(EXCERPTED RECORDS):
★ ★ ★ ★

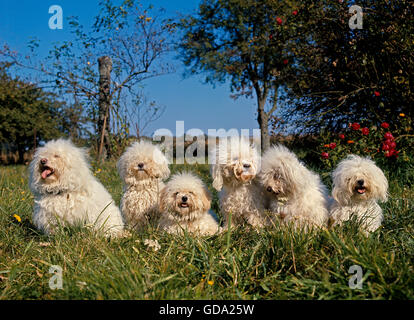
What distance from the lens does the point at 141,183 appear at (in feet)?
14.6

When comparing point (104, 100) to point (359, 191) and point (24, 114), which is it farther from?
point (24, 114)

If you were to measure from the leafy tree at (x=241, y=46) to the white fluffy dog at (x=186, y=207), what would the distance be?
619 cm

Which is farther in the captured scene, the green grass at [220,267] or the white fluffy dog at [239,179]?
the white fluffy dog at [239,179]

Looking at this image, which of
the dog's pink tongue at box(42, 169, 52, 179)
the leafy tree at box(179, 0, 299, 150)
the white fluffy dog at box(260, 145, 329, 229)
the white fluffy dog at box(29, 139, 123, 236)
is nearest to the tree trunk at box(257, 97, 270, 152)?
the leafy tree at box(179, 0, 299, 150)

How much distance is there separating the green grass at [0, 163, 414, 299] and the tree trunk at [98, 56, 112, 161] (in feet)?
20.6

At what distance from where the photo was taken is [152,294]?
2.33 metres

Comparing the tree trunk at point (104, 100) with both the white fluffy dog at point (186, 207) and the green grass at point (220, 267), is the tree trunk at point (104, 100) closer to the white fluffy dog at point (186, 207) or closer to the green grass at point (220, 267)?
the white fluffy dog at point (186, 207)

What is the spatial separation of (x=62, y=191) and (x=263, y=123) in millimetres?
7622

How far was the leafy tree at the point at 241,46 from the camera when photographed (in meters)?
10.6

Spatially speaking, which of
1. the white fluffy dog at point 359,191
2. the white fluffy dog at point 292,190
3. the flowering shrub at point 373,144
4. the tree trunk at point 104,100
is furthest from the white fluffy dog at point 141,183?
the tree trunk at point 104,100

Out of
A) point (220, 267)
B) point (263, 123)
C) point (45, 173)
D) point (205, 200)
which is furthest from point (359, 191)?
point (263, 123)
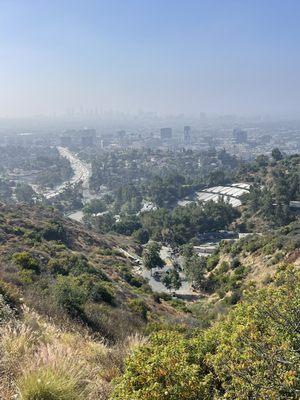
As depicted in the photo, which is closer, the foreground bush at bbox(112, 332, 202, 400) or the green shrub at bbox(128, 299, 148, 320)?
the foreground bush at bbox(112, 332, 202, 400)

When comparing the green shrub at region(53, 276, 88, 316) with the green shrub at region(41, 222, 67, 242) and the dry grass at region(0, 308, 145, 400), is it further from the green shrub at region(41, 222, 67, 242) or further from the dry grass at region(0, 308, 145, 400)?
the green shrub at region(41, 222, 67, 242)

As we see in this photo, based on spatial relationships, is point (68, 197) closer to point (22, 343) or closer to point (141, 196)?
point (141, 196)

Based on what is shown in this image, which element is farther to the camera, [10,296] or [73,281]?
[73,281]

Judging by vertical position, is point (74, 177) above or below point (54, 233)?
below

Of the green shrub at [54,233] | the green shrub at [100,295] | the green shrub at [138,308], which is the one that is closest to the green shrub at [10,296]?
the green shrub at [100,295]

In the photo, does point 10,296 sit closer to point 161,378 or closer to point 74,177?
point 161,378

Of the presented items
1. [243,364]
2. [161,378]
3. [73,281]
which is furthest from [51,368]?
[73,281]

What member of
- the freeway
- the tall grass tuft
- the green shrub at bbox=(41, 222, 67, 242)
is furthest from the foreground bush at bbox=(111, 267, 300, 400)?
the freeway

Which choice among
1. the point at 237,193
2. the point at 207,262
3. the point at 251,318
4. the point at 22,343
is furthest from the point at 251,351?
the point at 237,193

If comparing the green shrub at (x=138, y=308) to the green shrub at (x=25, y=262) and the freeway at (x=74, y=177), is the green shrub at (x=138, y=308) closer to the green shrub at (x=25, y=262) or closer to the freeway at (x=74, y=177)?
the green shrub at (x=25, y=262)
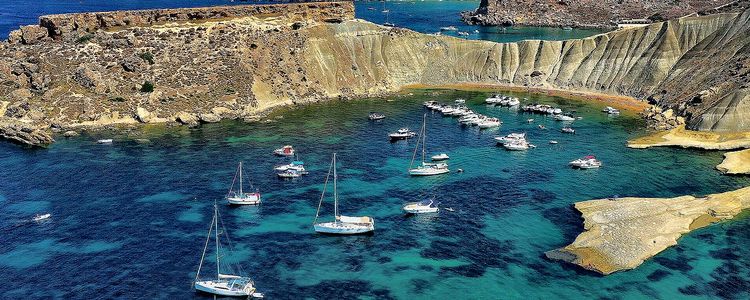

★ ★ ★ ★

(WORK INSTRUCTIONS): Rewrite all rows above with "green grass" renamed to "green lawn" and nothing else changed. Omit the pictures.

(FULL SOLUTION):
What distance from the lens does the point at 141,183 appear at (in feet)?
14.6

When comparing point (104, 100) to point (359, 191) and point (24, 114), which is it farther from?
point (24, 114)

If you were to measure from the leafy tree at (x=241, y=46) to the white fluffy dog at (x=186, y=207), what would the distance be?
619 cm

Which is farther in the captured scene, the green lawn at [220,267] or the white fluffy dog at [239,179]?
the white fluffy dog at [239,179]

Looking at this image, which of
the dog's pink tongue at box(42, 169, 52, 179)
the leafy tree at box(179, 0, 299, 150)
the white fluffy dog at box(260, 145, 329, 229)
the white fluffy dog at box(29, 139, 123, 236)
is nearest to the tree trunk at box(257, 97, 270, 152)?
the leafy tree at box(179, 0, 299, 150)

How much distance is there separating the green lawn at [0, 163, 414, 299] and the tree trunk at [98, 56, 112, 161] (in feet)?
20.6

At what distance from where the photo was taken is [152,294]?
2.33 metres

Comparing the tree trunk at point (104, 100) with both the white fluffy dog at point (186, 207) and the green lawn at point (220, 267), is the tree trunk at point (104, 100) closer to the white fluffy dog at point (186, 207) or closer to the green lawn at point (220, 267)?
the white fluffy dog at point (186, 207)

What is the spatial separation of (x=62, y=191) and (x=263, y=123) in millimetres?
7622

How far was the leafy tree at the point at 241,46 from the camera when photographed (in meters)?
10.6

Spatially speaking, which of
1. the white fluffy dog at point 359,191
2. the white fluffy dog at point 292,190
3. the flowering shrub at point 373,144
4. the tree trunk at point 104,100
is furthest from the white fluffy dog at point 141,183?
the tree trunk at point 104,100

Out of
A) point (220, 267)
B) point (263, 123)
C) point (45, 173)
D) point (205, 200)
which is furthest from point (359, 191)?
point (263, 123)
As depicted in the photo, which is closer, the foreground bush at bbox(112, 332, 202, 400) or the green shrub at bbox(128, 299, 148, 320)?
the foreground bush at bbox(112, 332, 202, 400)

When comparing the green shrub at region(53, 276, 88, 316) with the green shrub at region(41, 222, 67, 242) and the dry grass at region(0, 308, 145, 400), is it further from the green shrub at region(41, 222, 67, 242) or further from the dry grass at region(0, 308, 145, 400)?
the green shrub at region(41, 222, 67, 242)

As we see in this photo, based on spatial relationships, is point (68, 197) closer to point (22, 343) or closer to point (141, 196)?
point (141, 196)

Based on what is shown in this image, which element is farther to the camera, [10,296] or [73,281]?
[73,281]

Judging by vertical position, is point (74, 177) above or below point (54, 233)?
below

Of the green shrub at [54,233] | the green shrub at [100,295] | the green shrub at [138,308], which is the one that is closest to the green shrub at [10,296]?
the green shrub at [100,295]

In the photo, does point 10,296 sit closer to point 161,378 or closer to point 74,177?
point 161,378

Of the presented items
1. [243,364]
2. [161,378]
3. [73,281]
which is furthest from [51,368]?
[73,281]

What member of
- the freeway
- the tall grass tuft
- the green shrub at bbox=(41, 222, 67, 242)
is furthest from the foreground bush at bbox=(111, 267, 300, 400)?
the freeway

Which choice among
1. the point at 237,193
2. the point at 207,262
3. the point at 251,318
4. the point at 22,343
is furthest from the point at 251,351?
the point at 237,193

If comparing the green shrub at (x=138, y=308) to the green shrub at (x=25, y=262) and the freeway at (x=74, y=177), is the green shrub at (x=138, y=308) closer to the green shrub at (x=25, y=262) or closer to the freeway at (x=74, y=177)?
the green shrub at (x=25, y=262)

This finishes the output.